Appendix B: Understanding Results

In the process of analyzing data, you will encounter terms in the results that reference vital information. Throughout Chapters 5 and 6, we discussed many of the relevant terms and results in the context of the application and analysis that we were performing. This appendix is designed to provide a basic description of the common terms used in each of those platforms to help you understand your own results. We also point out where you can find complete descriptions in the JMP documentation. In most cases, you can simply use the “?” help tool and select the term in question to obtain more information. In other cases, by holding your mouse cursor over statistics, you can see Hover Help, which provides context-specific assistance in interpreting a statistic.

While a graph can be worth a thousand words and is more easily interpreted, the statistical results generated from the Analyze menu contain numerical results and terms that might be less clear. It is important that you understand the basic ideas behind the results. This section offers a basic and general reference rather than a comprehensive one. To increase your confidence in interpreting statistical results, we encourage you to seek advice from an experienced data analyst or reference the books that ship with JMP (see the Help menu) or those in the bibliography.

This appendix covers key terms and related concepts in the book, in alphabetical order. For the purpose of this appendix, the terms column and variable are interchangeable in these definitions.

Bivariate Plot: Also known as a scatter diagram or scatterplot where each point in the plot expresses both an X and Y value. These two-dimensional plots are used when comparing one continuous column with another continuous column. See Help JMP Documentation Library Basic Analysis Chapter 5: Bivariate Analysis.

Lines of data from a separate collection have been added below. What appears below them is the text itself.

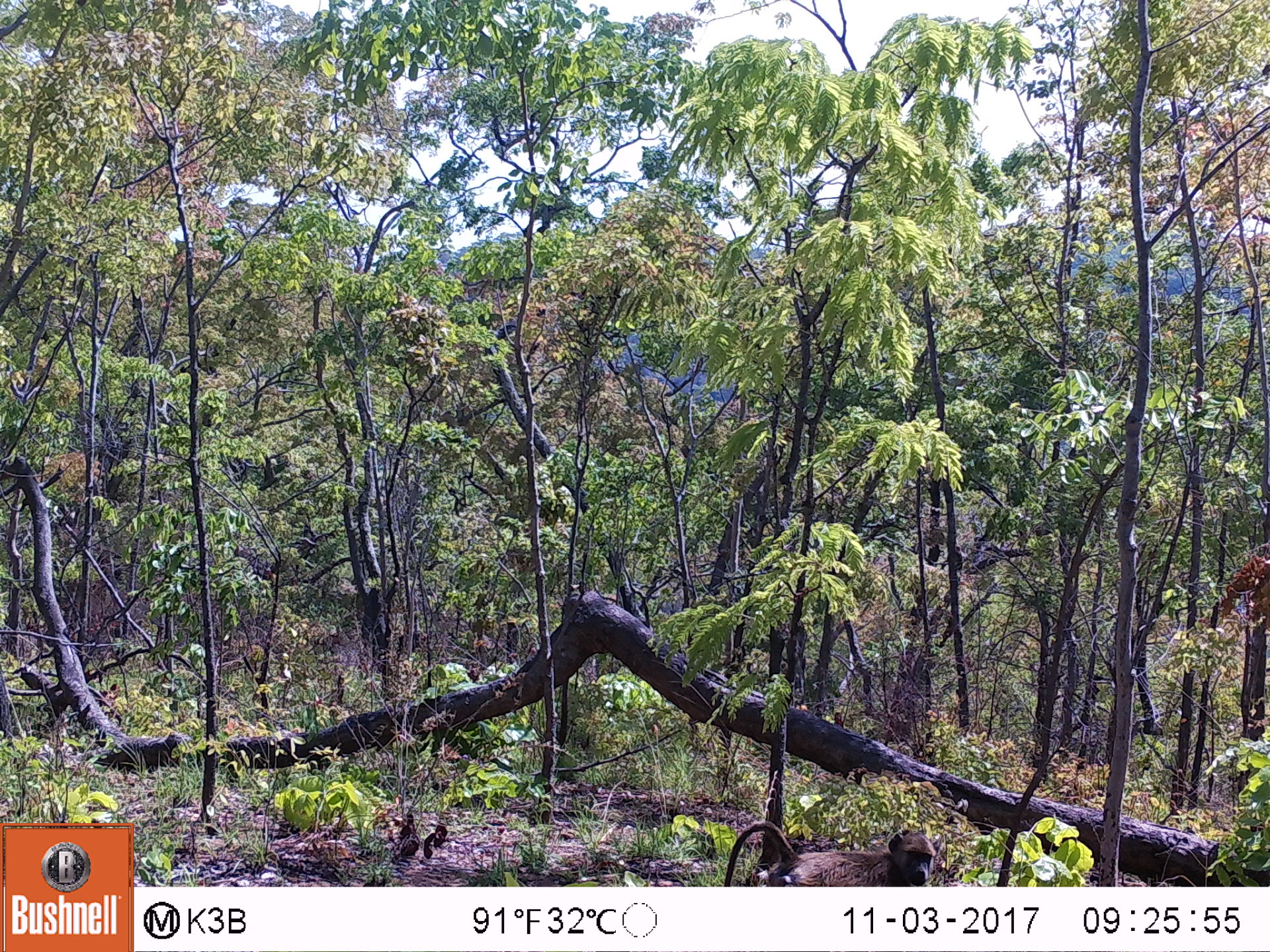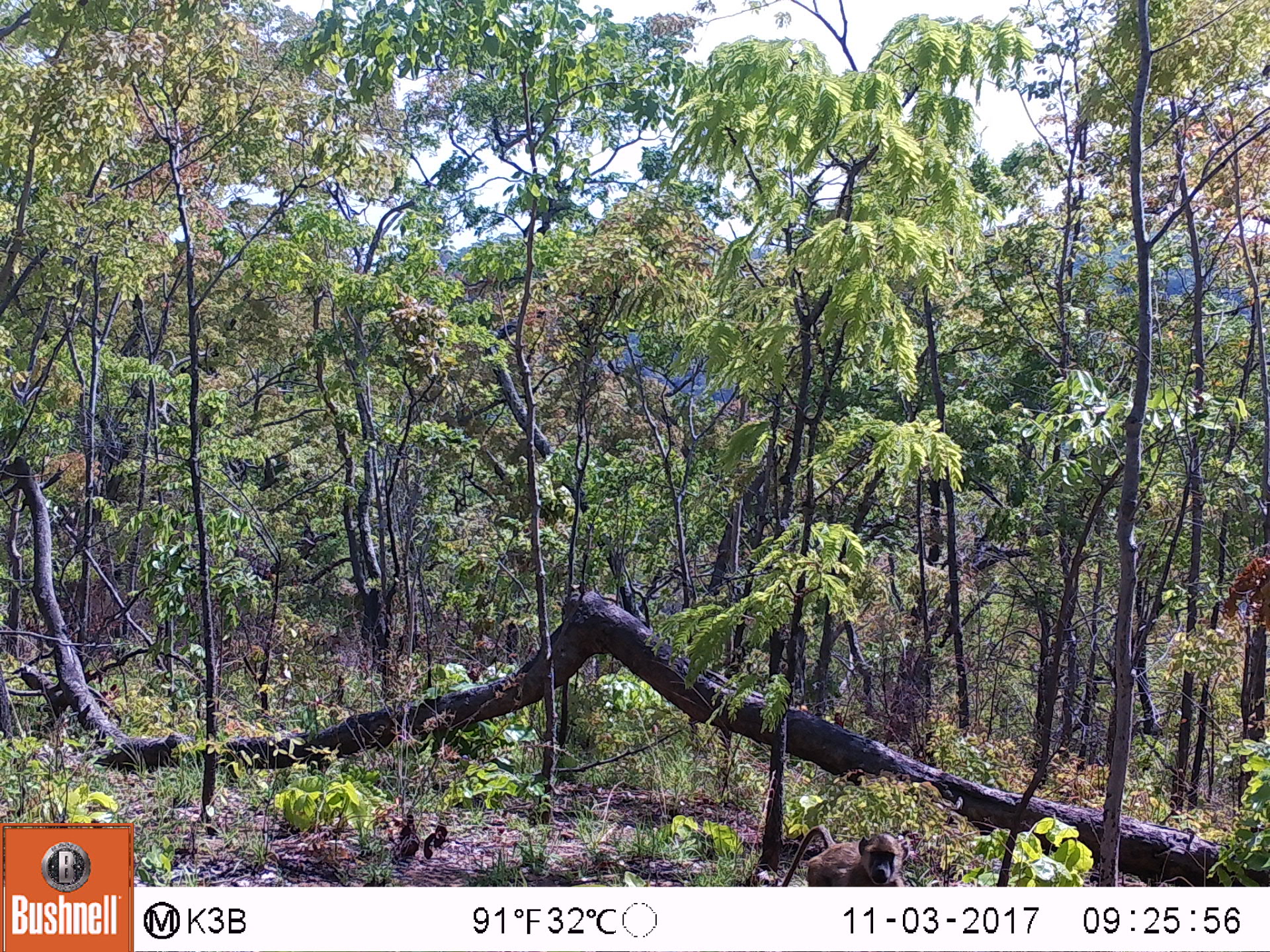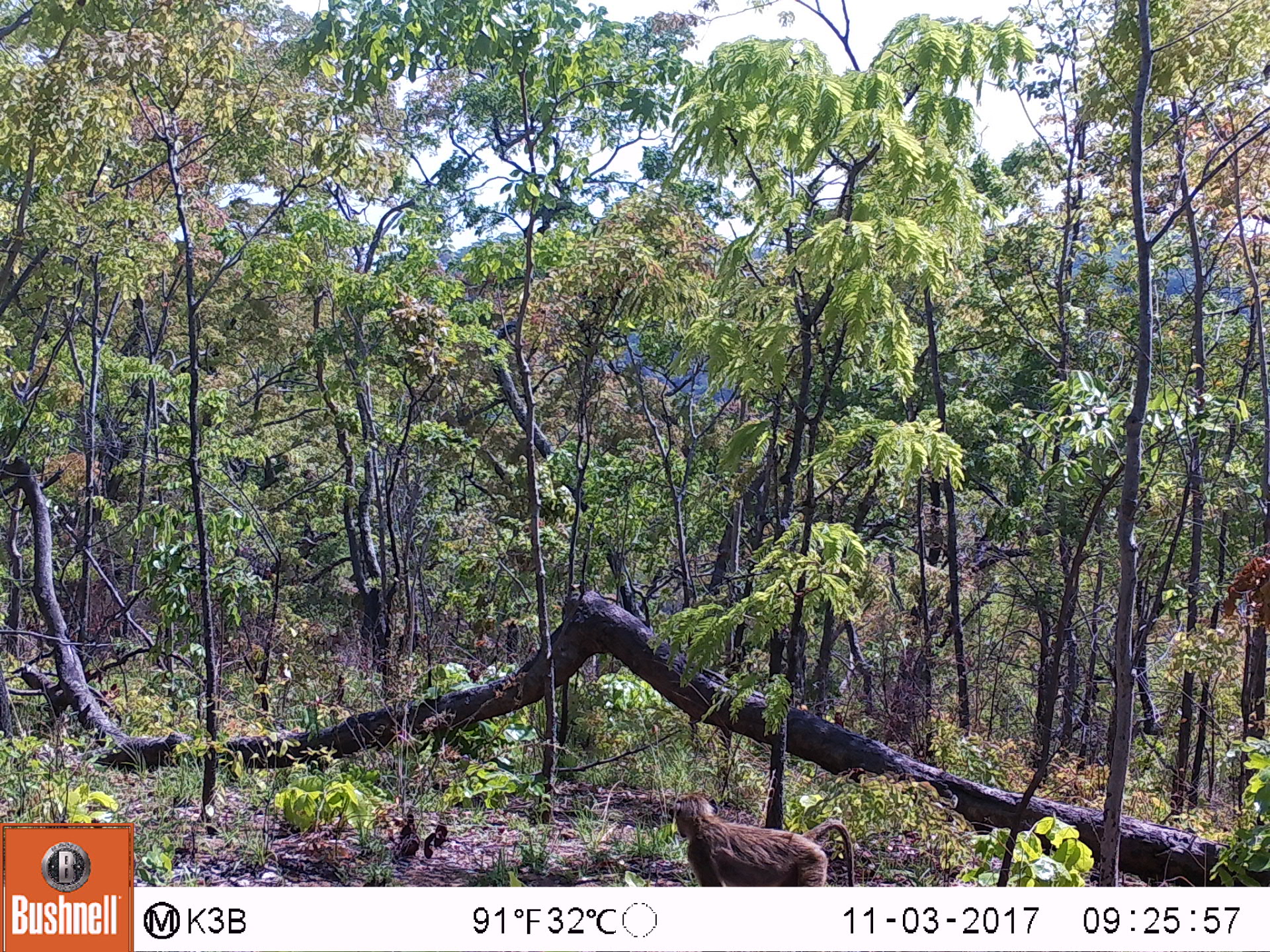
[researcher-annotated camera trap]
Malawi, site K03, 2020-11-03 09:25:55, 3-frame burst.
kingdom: Animalia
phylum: Chordata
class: Mammalia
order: Primates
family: Cercopithecidae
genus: Papio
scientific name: Papio cynocephalus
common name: yellow baboon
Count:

Box and Whisker Plot: Also called a box plot or an outlier box plot. A graphical presentation of the important characteristics of a continuous variable. Box plots display the interquartile range of the data (the “box”), the spread (the whiskers), and potential outliers (disconnected points). Box plots are useful for describing variables that have a skewed distribution and for comparing two or more distributions. See Help JMP Documentation Library Basic Analysis Chapter 3: Distributions.

Confidence Interval: An interval within which we expect a value to fall with a given certainty. For a 95% confidence interval, we are 95% certain, or confident, that a new value will fall within this interval.

Contingency Table: A table showing the observed frequencies of two nominal variables, with the rows indicating one variable and the columns indicating another. The table reports a chi-square statistic. See Help JMP Documentation Library Basic Analysis Chapter 7: Contingency Analysis.

Count: The total number of members in a group.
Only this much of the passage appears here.